Fragmentation (computing)
External fragmentation =
External fragmentation is the phenomenon where the free space, the space still available for use, in a piece of storage becomes divided into many small pieces. It is caused over time by allocating and deallocating ("freeing") pieces of the storage space of many different sizes. The result is that, although one may have plenty of free space, you may not be able to use it all, or at least use it as efficiently as one would like to.
For example, in dynamic memory allocation, a block of 1000 bytes might be requested, but the largest contiguous block of free space, or memory hole, has only 300. Even if there are ten blocks of 300 bytes of free space, separated by allocated regions, one still cannot allocate the requested block of 1000 bytes.
External fragmentation also occurs in file systems as many files of different sizes are created, change size, and are deleted. The effect is even worse if a file which is divided into many small pieces is deleted, because this leaves similarly small regions of free space.
External fragmentation can be eliminated through a process called compaction, where existing objects are all moved into one large adjacent block, leaving all of the remaining free space in one large block. Moving garbage collectors use compaction to improve dynamic memory allocation performance, and tools that defragment disk drives also perform a compaction step. It is often possible to do a partial but still useful form of compaction more efficiently, or to continually compact in an incremental fashion so that external fragmentation is always kept low.
Data fragmentation =
Data fragmentation occurs when a piece of data in memory is broken up into many pieces that are not close together. It is typically the result of attempting to insert a large object into storage that has already suffered external fragmentation.
For example, files in a file system are often broken up into pieces called blocks. When a disk is new, there is space to store the blocks of a file all together in one place. This allows for rapid sequential file reads and writes. However, as files are added, removed, and changed in size, the disk becomes externally fragmented, leaving only small holes in which to place new data. When a new file is written, or when an existing file is extended, the new data blocks will be scattered out across the disk, slowing access due to seek time and rotational delay of the read/write head.
As another example, if the nodes of a linked list are allocated consecutively in memory, this improves locality of reference and enhances data cache performance during traversal of the list. If the memory pool's free space has become fragmented, however, the linked list nodes will be spread throughout memory, increasing the number of cache misses.

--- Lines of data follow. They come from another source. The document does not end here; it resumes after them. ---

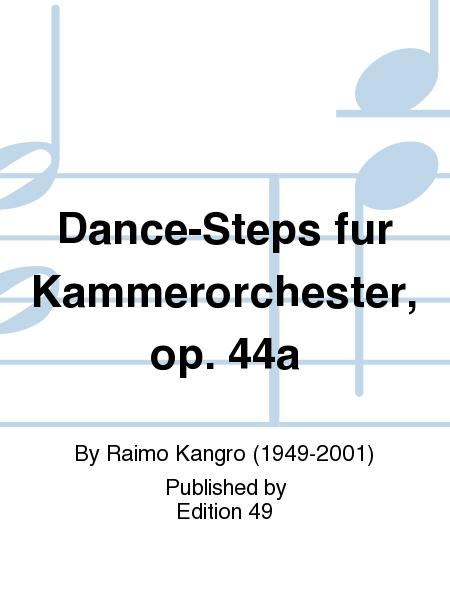 Dance-Steps fur Kammerorchester, op. 44a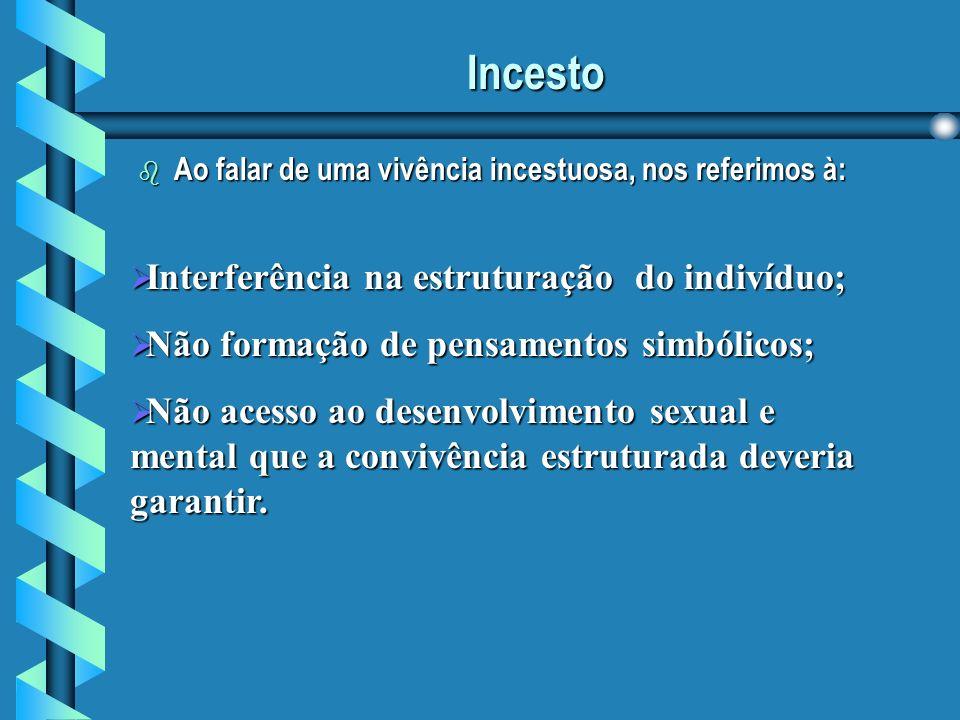 Incesto Interferência na estruturação do indivíduo;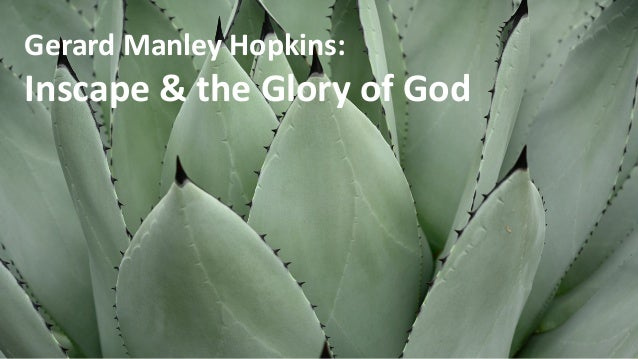 Gerard Manley Hopkins: Inscape & the Glory of God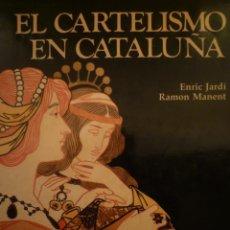 Libros de segunda mano: CARTEL. EL CARTELISMO EN CATALUÑA. ENRIC JARDÍ. RAMON MANENT. EDICIONES DESTINO. 1983. . Lote 121459171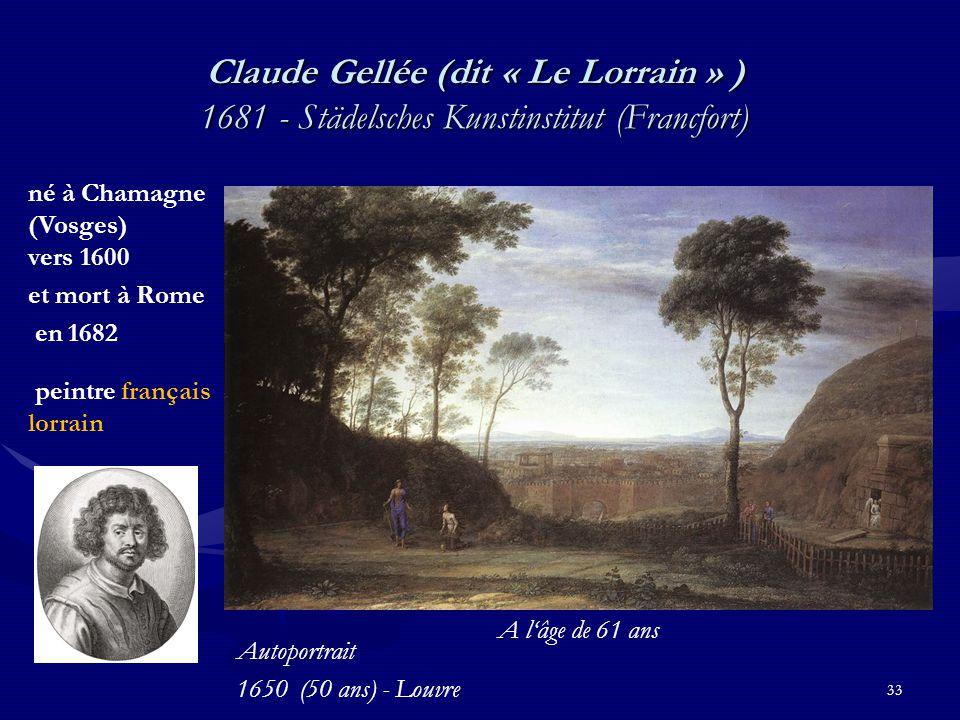 33 Claude Gellée (dit « Le Lorrain » ) 1681 - Städelsches Kunstinstitut (Francfort) né à Chamagne (Vosges) vers 1600 et mort à Rome en 1682 peintre français lorrain Autoportrait 1650 (50 ans) - Louvre A l'âge de 61 ans
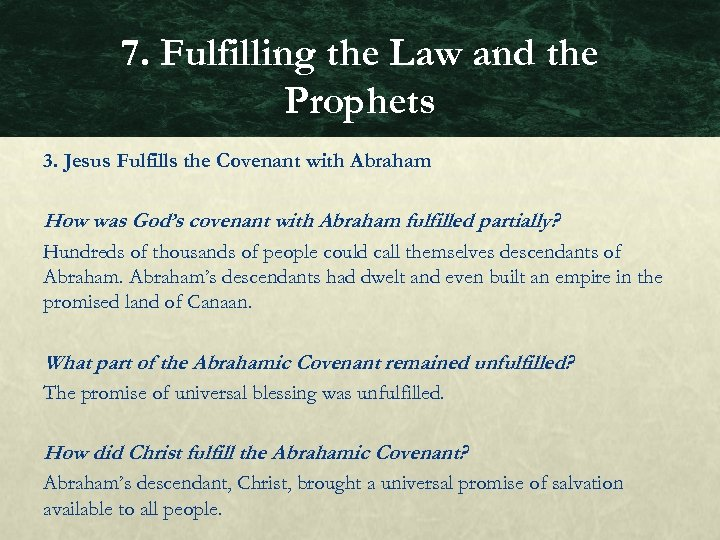 7. Fulfilling the Law and the Prophets 3. Jesus Fulfills the Covenant with Abraham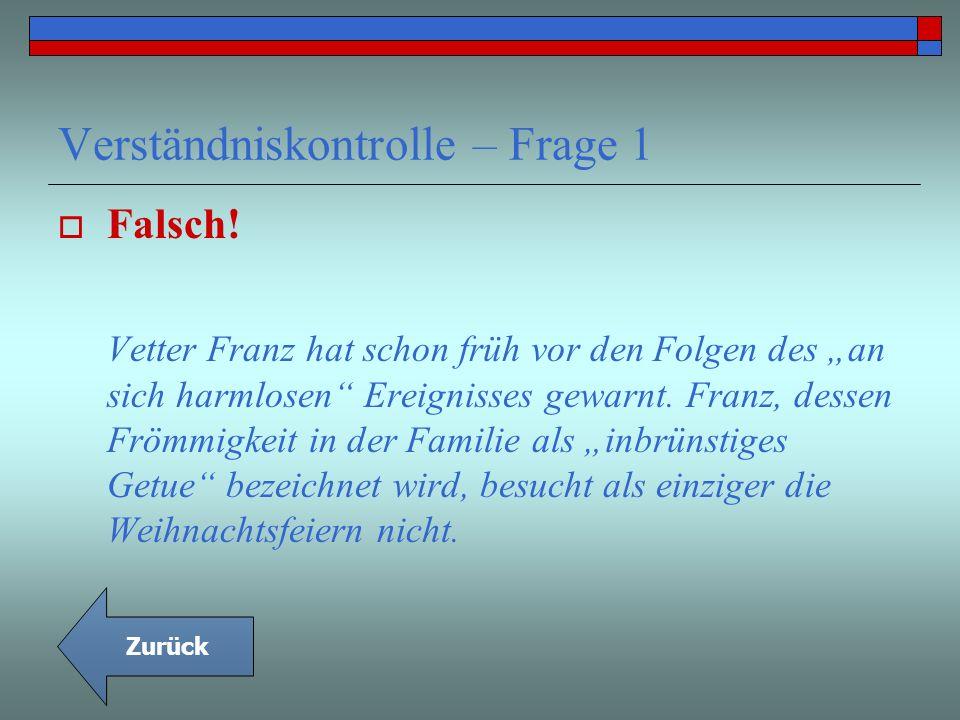 Falsch! Vetter Franz hat schon früh vor den Folgen des an sich harmlosen Ereignisses gewarnt. Franz, dessen Frömmigkeit in der Familie als inbrünstige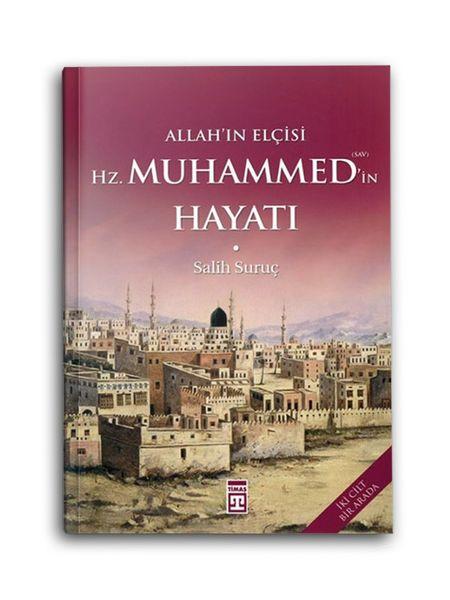 Allah'ın Elçisi Hazreti Muhammed'in (S.A.V.) Hayatı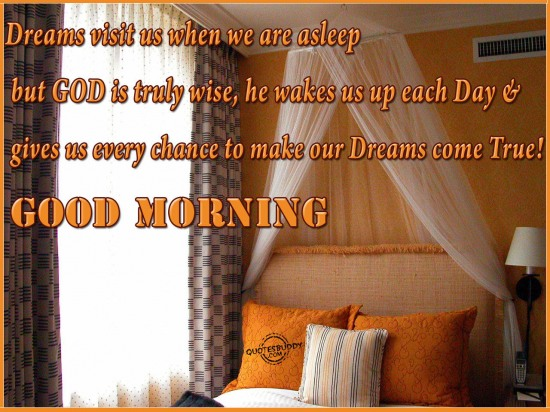 dreams-visit-us-when-we-are-asleep-but-god-is-truly-wise-he-wakes-us-up-each-day-gives-us-every-chance-to-make-our-dreams-come-true-good-morning
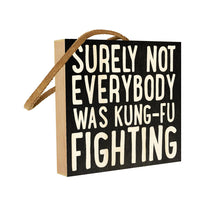 Surely not Everyone was Kung-Fu Fighting?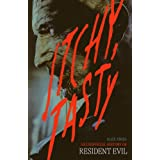 Itchy, Tasty: An Unofficial History of Resident Evil: An Unofficial History of Resident Evil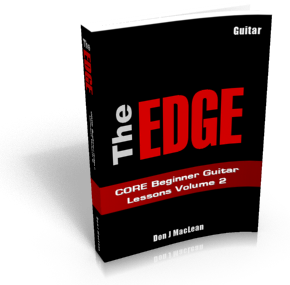 The EDGE CORE Beginner Guitar Lessons Volume 2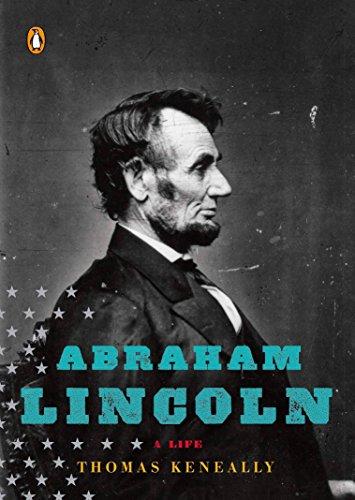 Abraham Lincoln: A Life (Penguin Lives): Thomas Keneally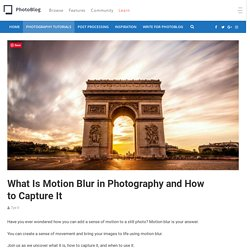 What Is Motion Blur in Photography and How to Capture It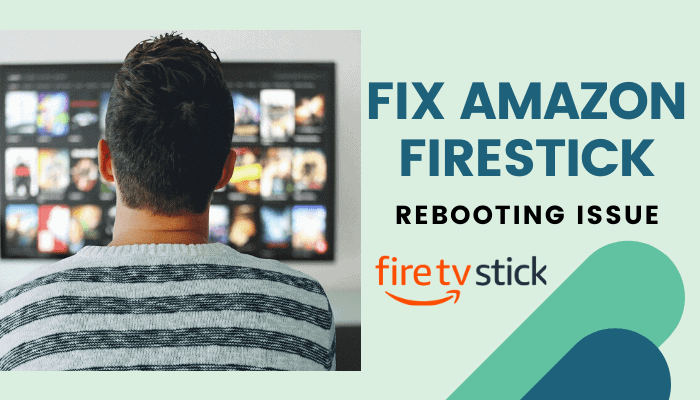 How to Fix Firestick Keeps Rebooting Issue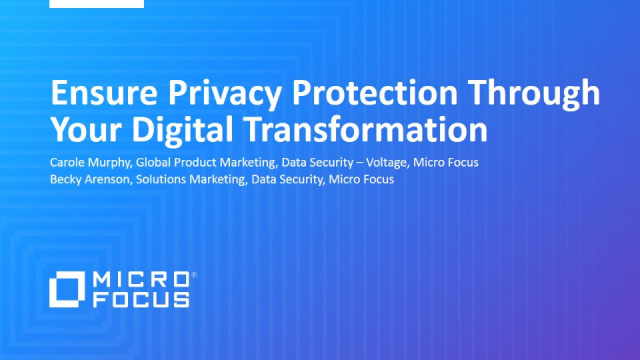 Ensure Privacy Protection Through Your Digital Transformation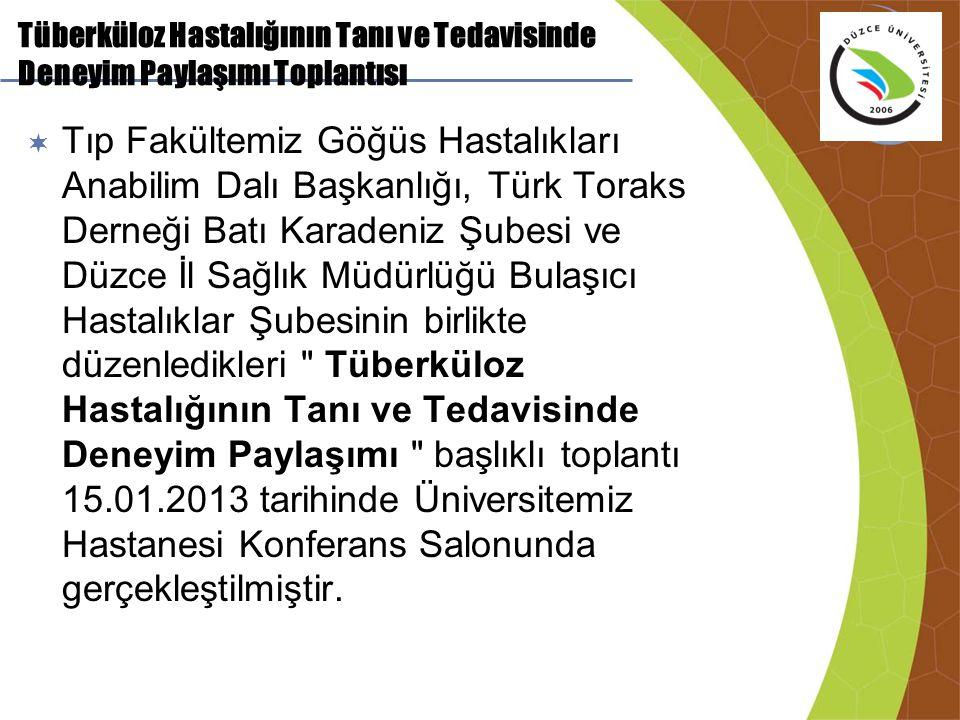 Tüberküloz Hastalığının Tanı ve Tedavisinde Deneyim Paylaşımı Toplantısı  Tıp Fakültemiz Göğüs Hastalıkları Anabilim Dalı Başkanlığı, Türk Toraks Der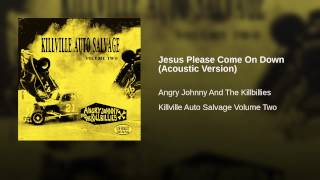 Jesus Please Come On Down (Acoustic Version)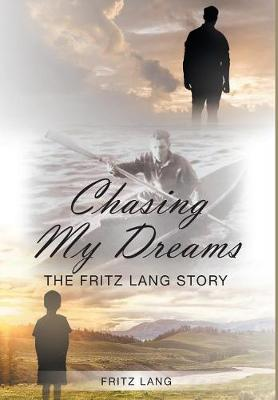 Chasing My Dreams: The Fritz Lang Story (Hardback)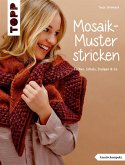Mosaik-Muster stricken (eBook, ePUB)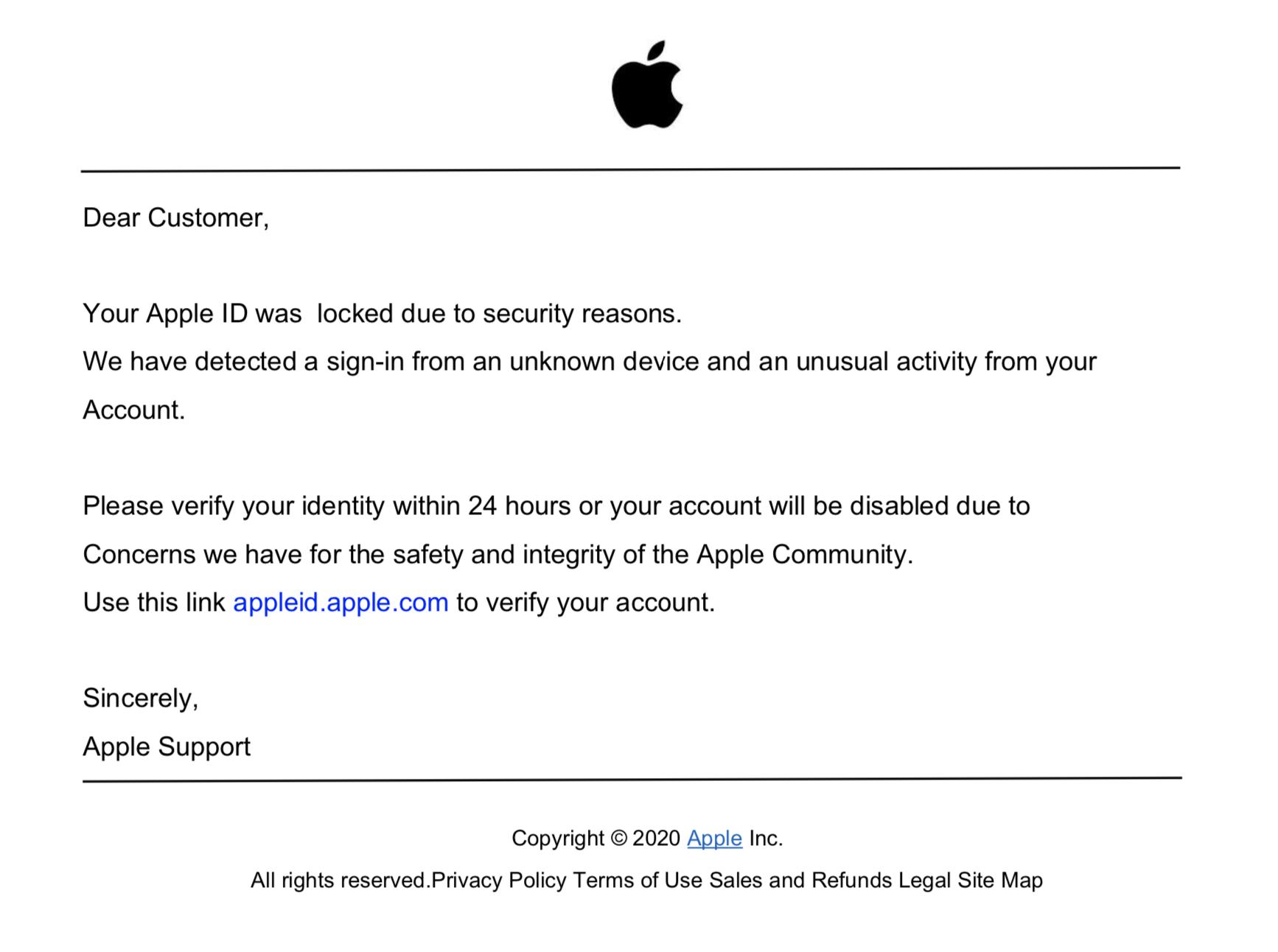 Appleからのものであると称するフィッシングPDF「お客様各位、セキュリティ上の理由によりAppleIDがロックされました。不明なデバイスからのサインインとアカウントからの異常なアクティビティが検出されました。」そこから、ユーザーに「アカウントの確認」を促し、資格情報の窃取を開始します。このようなEコマース詐欺は、私たちが観測したPDFファイルのフィッシング詐欺のなかで上位のものの1つでした。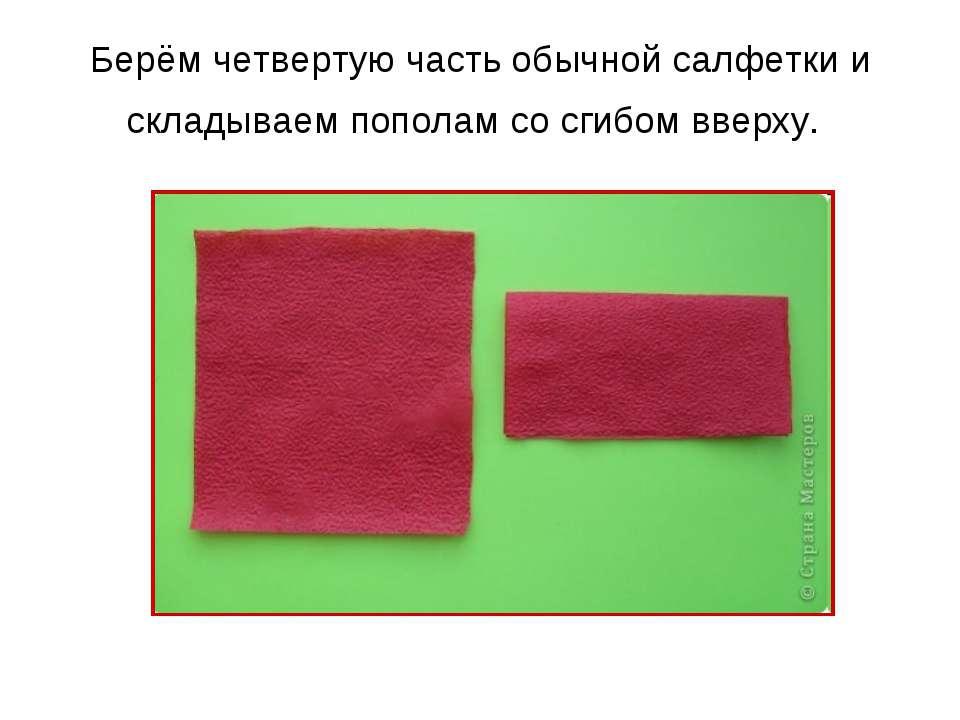Берём четвертую часть обычной салфетки и складываем пополам со сгибом вверху.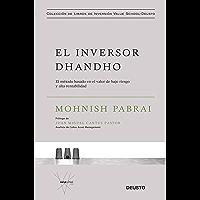 El inversor dhandho: El método basado en el valor de bajo riesgo y alta rentabilidad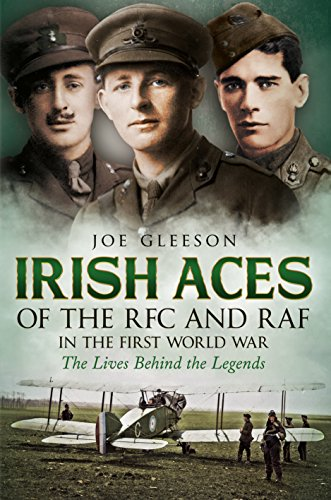 9781781554869: Irish Aces of the RFC and RAF in the First World War: The Lives Behind the Legends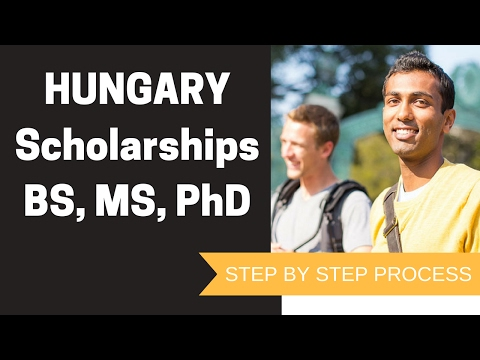 Hungary Scholarships for Bachelor, Master and PhD Programs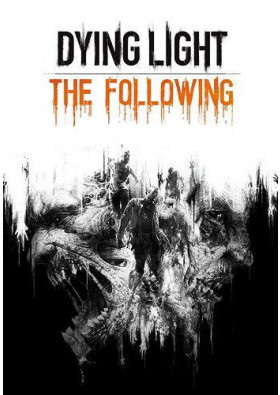 Dying Light: The Following DLC
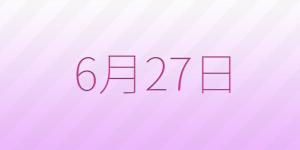6月27日は何の日?6/27の記念日、出来事、占い、誕生日の有名人、花言葉などの雑学まとめ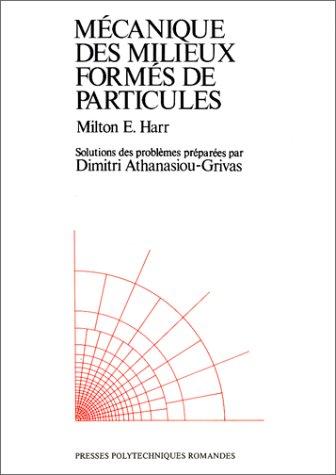 Mécanique des milieux formés de particules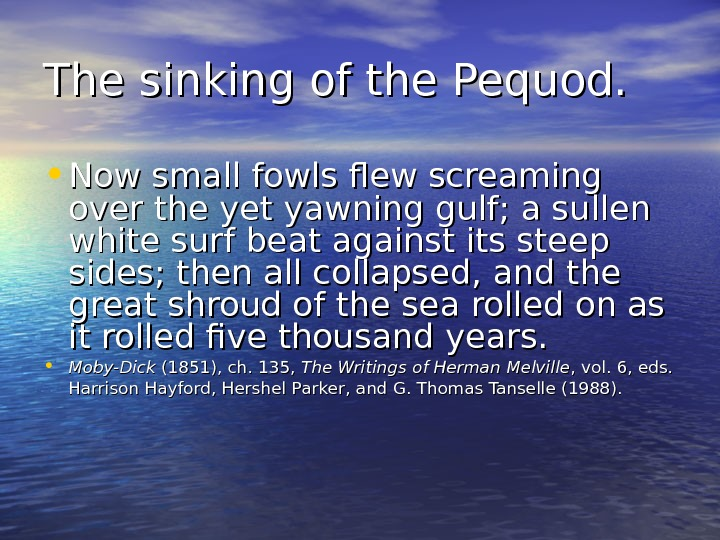 The sinking of the Pequod.  • Now small fowls flew screaming over the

Just as compaction can eliminate external fragmentation, data fragmentation can be eliminated by rearranging pieces of data so that related pieces are close together. For example, the primary job of a defragmentation tool is to rearrange blocks on disk so that the blocks of each file are contiguous and in order. Some moving garbage collectors will also move related objects close together to improve cache performance.
Internal fragmentation =
Internal fragmentation refers to the result of reserving a piece of space without ever intending to use it. This space is wasted. While this seems foolish, it is often accepted in return for increased efficiency or simplicity.
For example, in many file systems, files always start at the beginning of a sector, because this simplifies organization and makes it easier to grow files. Any space left over between the last byte of the file and the first byte of the next sector is internal fragmentation. Similarly, a program which allocates a single byte of data is often allocated many additional bytes for metadata and alignment. This extra space is also internal fragmentation.
Another common example: Letters are often stored in 8-bit bytes even though in standard ASCII strings the 8th bit of each byte is always zero. The "wasted" bits are internal fragmentation.
Similar problems with leaving reserved resources unused appear in many other areas. For example, IP addresses can only be reserved in blocks of certain sizes, resulting in many IPs that are reserved but not actively used. This is contributing to the IPv4 address shortage.
Unlike other types of fragmentation, internal fragmentation is difficult to reclaim; usually the best way to remove it is with a design change. For example, in dynamic memory allocation, memory pools drastically cut internal fragmentation by spreading the space overhead over a larger number of objects.